İbrahim Efendi, Ağustos 1899 tarihinde bu medresede müderris-i sani (ikinci müderris)olarak göreve başlamış. Dârun-Nâfia Medresesi’nde müderrislik yapan ve İbrahim Sadık Efendi’nin eski hocalarından olan Hafız Abdullah Efendi, 1903 yılında vefat edince, medresenin müderris-i evvellik (baş müderrislik) kadrosu boş kalır. Bunun üzerine Karesi naibi (kadısı) üst makama bir yazı yazar ve müderris-i sani İbrahim Sadık Efendi’nin müderris-i evvel olması gerektiğini ifade etmiştir. Böylece İbrahim Sadık Efendi 24 Mart 1903 tarihinde, aynı medresenin müderris-i evveli olmuştur. Aynı yıl içerisinde 10 Ekim 1903 tarihinde 21 talebeye icazetname vermiştir. Ayrıca kendisine Bursa Sahn müderrisliği payesi takdim edilmiştir. Başarılı bir müderris olduğundan ve Balıkesir’de bulunan yöneticiler tarafından sevildiğinden, kendisi daima terfi ettirilmiş, önemli makamlara tayin edilmiştir. Karesi Mutasarrıflığı’nın 25 Mart 1905 tarihinde kendisinin dört farklı derse girmesine karar vermesi ve aynı yıl içinde, müftü ile şeyhülislamın müderris-i evvelliğe en çok layık olan kişinin İbrahim Sadık Efendi olduğunu ifade etmesi, bu başarısını göstermektedir. İbrahim Sadık Efendi bu medresede pek çok öğrenci yetiştirecektir.

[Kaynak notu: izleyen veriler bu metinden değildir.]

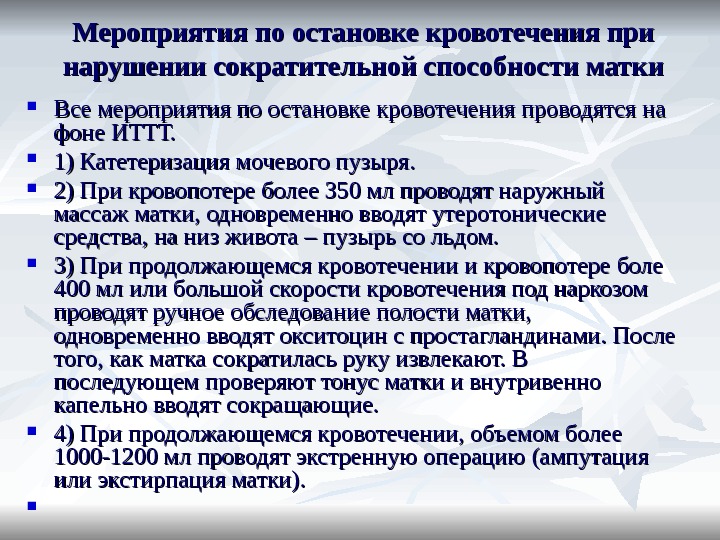 Мероприятия по остановке кровотечения при нарушении сократительной способности матки

Все мероприятия по остановке кровотечения проводятся на фоне ИТТТ.

1) Катетеризация мочевого пузыря.

2) При кровопотере более 350 мл проводят наружный массаж матки, одновременно вводят утеротонические средства, на низ живота – пузырь со льдом.

3) При продолжающемся кровотечении и кровопотере боле 400 мл или большой скорости кровотечения под наркозом проводят ручное обследование полости матки, одновременно вводят окситоцин с простагландинами. После того, как матка сократилась руку извлекают. В последующем проверяют тонус матки и внутривенно капельно вводят сокращающие.

4) При продолжающемся кровотечении, объемом более 1000-1200 мл проводят экстренную операцию (ампутация или экстирпация матки).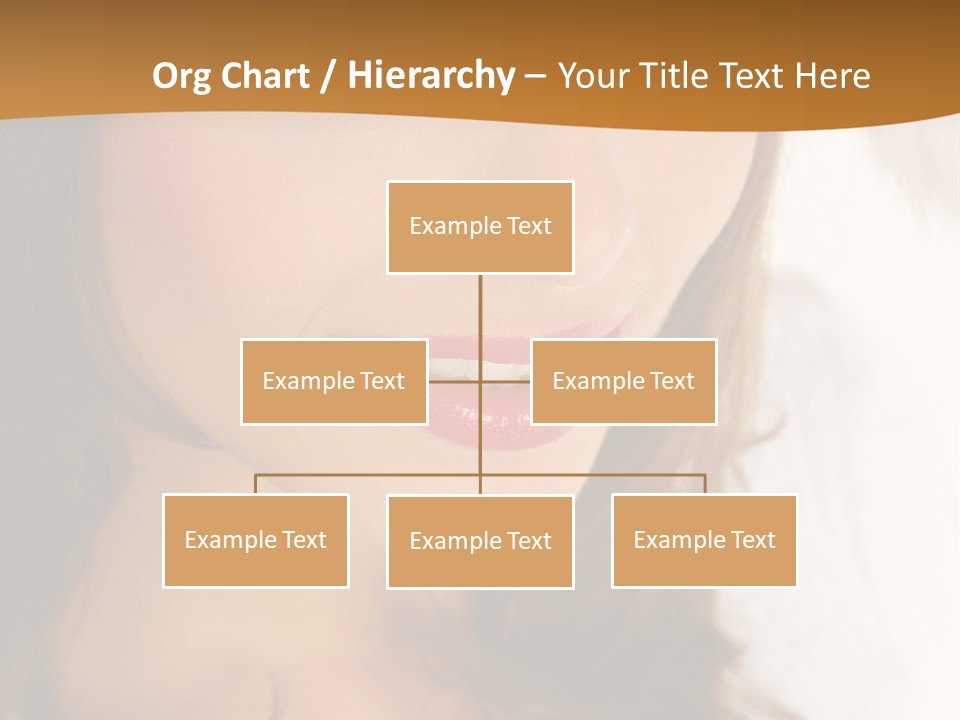 Org Chart / Hierarchy – Your Title Text Here

Example Text

Example Text

Example Text

Example Text

Example Text

Example Text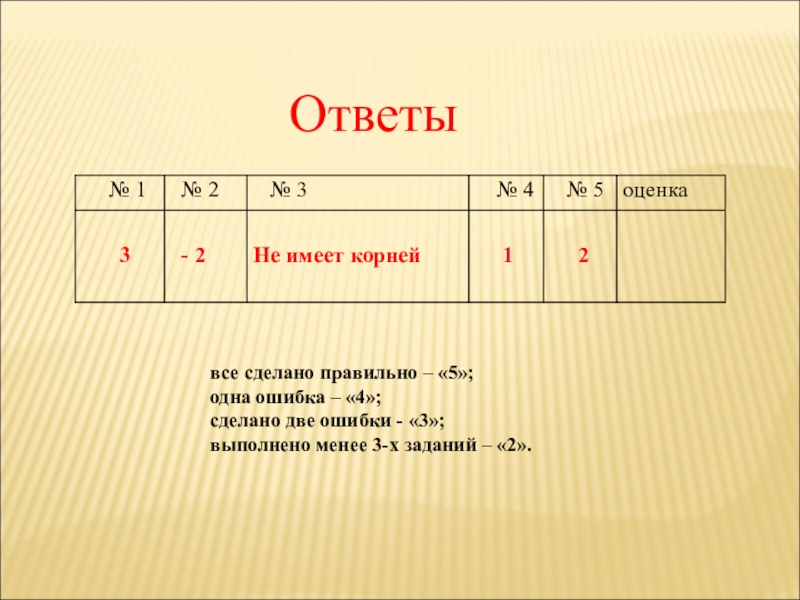 Ответы

| № 1 | № 2 | № 3 | № 4 | № 5 | оценка |
|---|---|---|---|---|---|
| 3 | - 2 | Не имеет корней | 1 | 2 | |

все сделано правильно – «5»;
одна ошибка – «4»;
сделано две ошибки - «3»;
выполнено менее 3-х заданий – «2».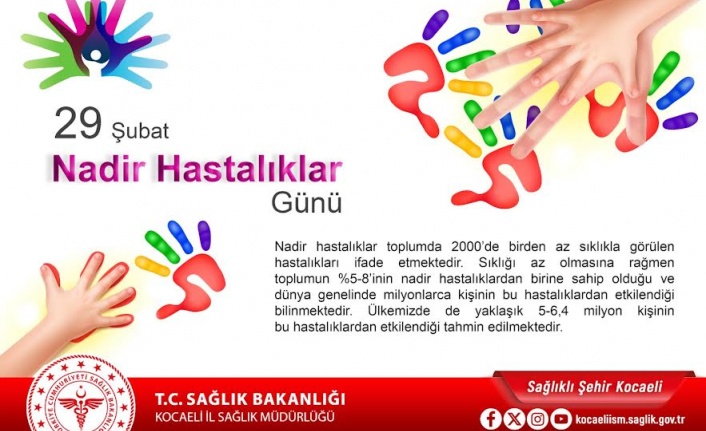 29 Şubat
Nadir Hastalıklar
Günü

Nadir hastalıklar toplumda 2000'de birden az sıklıkla görülen hastalıkları ifade etmektedir. Sıklığı az olmasına rağmen toplumun %5-8'inin nadir hastalıklardan birine sahip olduğu ve dünya genelinde milyonlarca kişinin bu hastalıklardan etkilendiği bilinmektedir. Ülkemizde de yaklaşık 5-6,4 milyon kişinin bu hastalıklardan etkilendiği tahmin edilmektedir.

TÜRKİYE CUMHURİYETİ SAĞLIK BAKANLIĞI

T.C. SAĞLIK BAKANLIĞI
KOCAELİ İL SAĞLIK MÜDÜRLÜĞÜ

Sağlıklı Şehir Kocaeli

kocaeliism.saglik.gov.tr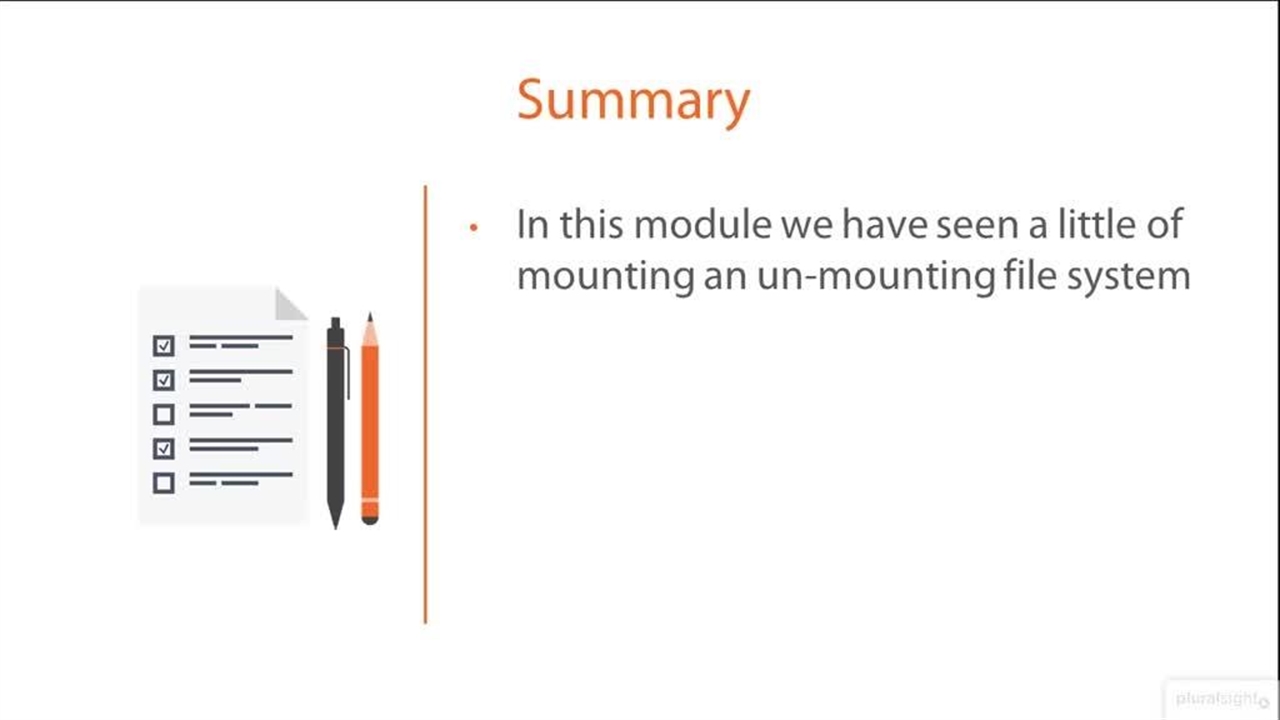 Summary

• In this module we have seen a little of mounting an un-mounting file system

pluralsight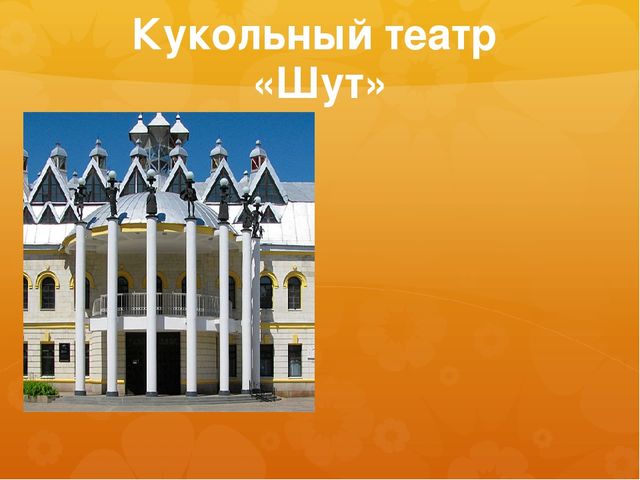 Кукольный театр «Шут»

ÖNCE MÜFTÜ YARDIMCILIĞINA, SONRA DA MÜFTÜLÜĞE TAYİN
1912 yılında Karesi mutasarrıfı, Şeyhülislam’a, müftü müsevvidi (yardımcısı) tayini ile ilgili bir yazı yazar. Bu yazıdan, merkez ilçe müftü müsevvidliği görevinin uzun zamandan beri boş olduğu anlaşılmaktadır. Karesi mutasarrıfı bu göreve ahlaklı, ağırbaşlı ve başarılı bir kimse olan İbrahim Sadık Efendi’nin layık olduğunu bildirir. Bunun üzerine Şeyhülislam Abdurrahim Talib Efendi, İbrahim Sadık Efendi’nin bu göreve uygun bir kimse olduğunu ifade etmiş ve tayinine, hiçbir engel olmadığını belirtmiştir. Ayrıca göreve başlar başlamaz, maaşının ödenmesini emretmiştir. Böylece İbrahim Sadık Efendi 14 Mayıs 1912 tarihli emirle, Balıkesir müftü müsevvidliğine tayin edilmiş ve 200 kuruş maaşla 20 Mayıs 1912 tarihinde yeni görevine başlamıştır. Ancak iki yıl sonra 14 Mart 1914 tarihinde müftü müsevvidliği görevinden alınmış ve iki yıl sonra da 14 Ekim 1916 tarihinde Karesi Sancağı Medresesi’ne 240 kuruş maaşla müderris olarak tayin edilmiştir. Dört yıl bu görevde kaldıktan sonra, Karesi Sancağı müftü vekili olmasına karar verilmiş ve 14 Temmuz 1920 tarihinde 750 kuruş maaşla bu görevi yapmaya başlamıştır. Birkaç ay sonra da Balıkesir müftüsü Abdullah Esad Efendi görevinden ayrılması üzerine, boş olan müftülük kadrosu için memuriyet hakkındaki kanunun 38. maddesi gereğince bir seçim kurulu oluşturulmuştur. Üç müftü adayı belirlenmiş ve seçim yapılmıştır. İbrahim Sadık Efendi 32, Müderris Müftüzade Hakkı Efendi 11 ve Müderris Hocazade Süleyman Efendi 10 oy almışlardır. Böylece oy çokluğu ve oy farkıyla İbrahim Sadık Efendi’nin bu göreve layık olduğu anlaşılmış ve İbrahim Sadık Efendi 2 Aralık 1920 tarihinde 1500 kuruş maaşla müftülük yapmaya başlamıştır.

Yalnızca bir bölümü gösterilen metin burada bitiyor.